Barry Crago, deputy county attorney for Johnson County, said the ongoing battle with Vanguard Natural Resources “illustrates that perfectly.”
For years, Vanguard had been paying its taxes in full and on time. Then in 2018, it decided it was going to try to get back some of the taxes that it had already paid. The oil and gas firm sued Campbell, Sublette, Park, Natrona, Johnson, Carbon and Sweetwater counties for $5.2 million in paid taxes.
Wyoming’s language when it comes to liens is long and complex, while the lien statutes in Texas and Montana are simple, short and straightforward, said Campbell County Administrative Director Carol Seeger said.
“Our attempts at adding verbiage (to the statute) has made it questionable about the superiority of our liens,” she said, adding that it is this question of superiority that has become an issue in recent years.
Of the money the county is working to collect, 73% goes to the state to be redistributed to school districts.
Campbell County School District Superintendent Alex Ayers said energy industry bankruptcies and unpaid taxes have affected school districts around the state. His district will have to take out a $10 million to $15 million loan next spring in order to pay for expenses. It hasn’t had to do that for several years, Ayers said.
It’s not a problem unique to Campbell County. In Johnson County, government officials are dealing with bankruptcies in the oil and gas industry, as well as companies that keep operating without paying their taxes, said Johnson County Commission Chairman Bill Novotny.
In 2015, Anadarko sold its assets in Johnson County. Carbon Creek and Powder River Midstream now operate those wells. Those two companies paid their 2015 taxes under protest. They have not paid their 2016, 2017 or 2018 taxes in full.
“If they declare bankruptcy tomorrow, none of those funds would be recoverable,” Novotny said, adding there isn’t much he or the county can do about it.
“They continue to operate in my county, using county roads and other services while not contributing to the tax base that sustains those services,” Novotny said.
Crago suggested another change to the statute’s language. For any lien related to mineral production starting Jan. 1, 2021, the county lien is perpetual against all people excluding the United States and the state of Wyoming and attaches and is perfected immediately upon production of the mineral subject to all prior existing liens.

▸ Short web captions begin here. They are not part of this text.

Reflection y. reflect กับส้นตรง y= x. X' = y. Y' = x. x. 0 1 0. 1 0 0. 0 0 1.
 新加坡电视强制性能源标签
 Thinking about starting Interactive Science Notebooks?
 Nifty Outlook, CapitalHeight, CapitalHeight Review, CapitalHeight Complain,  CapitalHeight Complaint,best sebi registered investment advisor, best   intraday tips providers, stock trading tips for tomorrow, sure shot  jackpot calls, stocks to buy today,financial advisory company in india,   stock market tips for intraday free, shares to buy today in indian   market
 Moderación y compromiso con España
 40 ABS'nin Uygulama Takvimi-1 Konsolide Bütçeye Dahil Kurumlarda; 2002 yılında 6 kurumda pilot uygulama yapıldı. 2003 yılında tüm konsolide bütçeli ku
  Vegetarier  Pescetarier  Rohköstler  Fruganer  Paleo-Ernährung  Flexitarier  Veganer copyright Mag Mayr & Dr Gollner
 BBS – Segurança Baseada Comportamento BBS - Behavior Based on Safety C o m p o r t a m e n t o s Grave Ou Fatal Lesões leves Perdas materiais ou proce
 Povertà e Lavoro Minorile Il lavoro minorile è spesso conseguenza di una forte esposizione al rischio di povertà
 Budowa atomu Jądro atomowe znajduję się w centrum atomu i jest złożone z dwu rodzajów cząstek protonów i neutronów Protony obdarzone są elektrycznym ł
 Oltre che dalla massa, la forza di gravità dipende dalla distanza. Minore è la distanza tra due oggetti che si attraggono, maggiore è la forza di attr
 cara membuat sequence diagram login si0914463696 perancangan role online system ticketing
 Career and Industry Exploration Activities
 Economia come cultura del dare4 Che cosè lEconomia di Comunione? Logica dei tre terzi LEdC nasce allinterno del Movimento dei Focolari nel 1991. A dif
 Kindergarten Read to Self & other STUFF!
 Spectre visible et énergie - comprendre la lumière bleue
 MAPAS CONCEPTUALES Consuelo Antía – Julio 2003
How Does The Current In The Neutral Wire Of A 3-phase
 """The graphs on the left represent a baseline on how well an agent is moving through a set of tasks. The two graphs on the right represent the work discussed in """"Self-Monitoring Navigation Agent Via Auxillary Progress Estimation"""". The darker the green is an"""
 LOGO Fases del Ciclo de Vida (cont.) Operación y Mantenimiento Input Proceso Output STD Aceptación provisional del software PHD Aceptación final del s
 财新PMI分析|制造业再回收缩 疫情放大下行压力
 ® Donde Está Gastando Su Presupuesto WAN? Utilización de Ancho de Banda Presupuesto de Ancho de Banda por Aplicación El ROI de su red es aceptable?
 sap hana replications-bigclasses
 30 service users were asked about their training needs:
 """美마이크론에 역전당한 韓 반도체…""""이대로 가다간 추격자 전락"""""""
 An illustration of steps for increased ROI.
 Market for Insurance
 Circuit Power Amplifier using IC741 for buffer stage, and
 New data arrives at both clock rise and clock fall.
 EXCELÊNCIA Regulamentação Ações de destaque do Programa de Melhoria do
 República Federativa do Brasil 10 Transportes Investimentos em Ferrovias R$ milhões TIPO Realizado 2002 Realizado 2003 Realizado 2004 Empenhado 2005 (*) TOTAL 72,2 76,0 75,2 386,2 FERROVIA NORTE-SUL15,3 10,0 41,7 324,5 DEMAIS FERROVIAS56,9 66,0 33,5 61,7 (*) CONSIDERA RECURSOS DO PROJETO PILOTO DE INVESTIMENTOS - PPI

The last part of that sentence, “subject to all prior existing liens,” needs to be changed, Crago said. With that language in there, counties “have no leverage.”
If another creditor already has a lien on a company’s property, there’s nothing left for counties to put a lien on.
“All the liens in the world don’t do us any good if there’s nothing to go get,” Crago said.
Liens are an “after-the-fact” solution, Crago said, adding that the Legislature needs to come up with something that will help counties before the fact.
“We have no leverage,” he said. “Literally zero.”